Gaël Brulé : Nous courons après le bonheur depuis l’après Seconde Guerre mondiale. Avant, on évaluait plutôt les vies d’un point de vue extérieur, c’est-à-dire du point de vue de sa place dans la cité, dans l’espace public, de sa religion, sa famille, etc. Les deux guerres vont rebattre les cartes et, face aux échecs des grands récits qui guidaient les sociétés jusqu’alors – raison, technologie, nation – on commence à évaluer les vies par l’intérieur.
L’idée n’est alors plus seulement de vivre une vie bien – être un bon croyant, un bon citoyen, un bon parent – mais de vivre une bonne vie. Les individus deviennent alors experts de leur bien-être. Aux États-Unis – l’Europe suivra de près – les indicateurs de bonheur se développent dans les grandes enquêtes d’opinion comme celles menées par Hadley Cantril, professeur à l’université Princeton, dès la fin des années 1940.
Les enquêtes, subventionnées par les pouvoirs publics, demandent aux répondants de situer leur vie entre une « meilleure vie possible pour eux » et une « pire vie possible pour eux ». Elles ont pour objectif de montrer que la vie aux États-Unis est meilleure qu’ailleurs.

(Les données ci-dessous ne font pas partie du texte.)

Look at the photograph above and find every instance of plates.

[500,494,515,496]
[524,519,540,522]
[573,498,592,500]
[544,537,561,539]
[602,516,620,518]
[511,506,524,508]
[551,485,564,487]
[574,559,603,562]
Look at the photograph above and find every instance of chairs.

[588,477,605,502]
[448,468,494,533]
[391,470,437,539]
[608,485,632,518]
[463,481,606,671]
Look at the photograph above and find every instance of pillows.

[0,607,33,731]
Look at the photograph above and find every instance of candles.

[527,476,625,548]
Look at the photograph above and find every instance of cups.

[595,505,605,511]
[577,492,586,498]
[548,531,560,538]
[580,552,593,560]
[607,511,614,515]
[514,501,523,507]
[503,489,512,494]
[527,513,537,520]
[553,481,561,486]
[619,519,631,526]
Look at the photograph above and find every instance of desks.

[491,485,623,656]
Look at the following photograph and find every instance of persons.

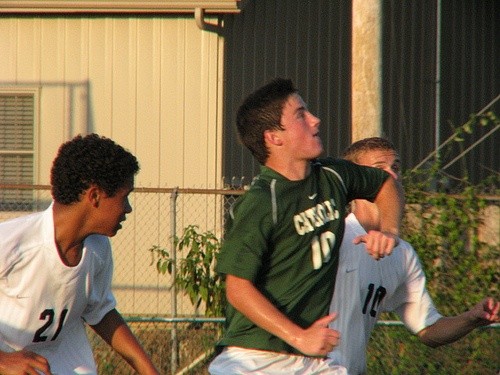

Depuis, ces indicateurs combinent une forme de comparatisme et une certaine charge politique.
On ne demande pas « est-ce que tu es heureux ? » mais plutôt « comment est ta vie par rapport à ce qu’elle pourrait être ? ». Par exemple, les classements permettent de montrer que la vie est meilleure aux États-Unis que dans le bloc…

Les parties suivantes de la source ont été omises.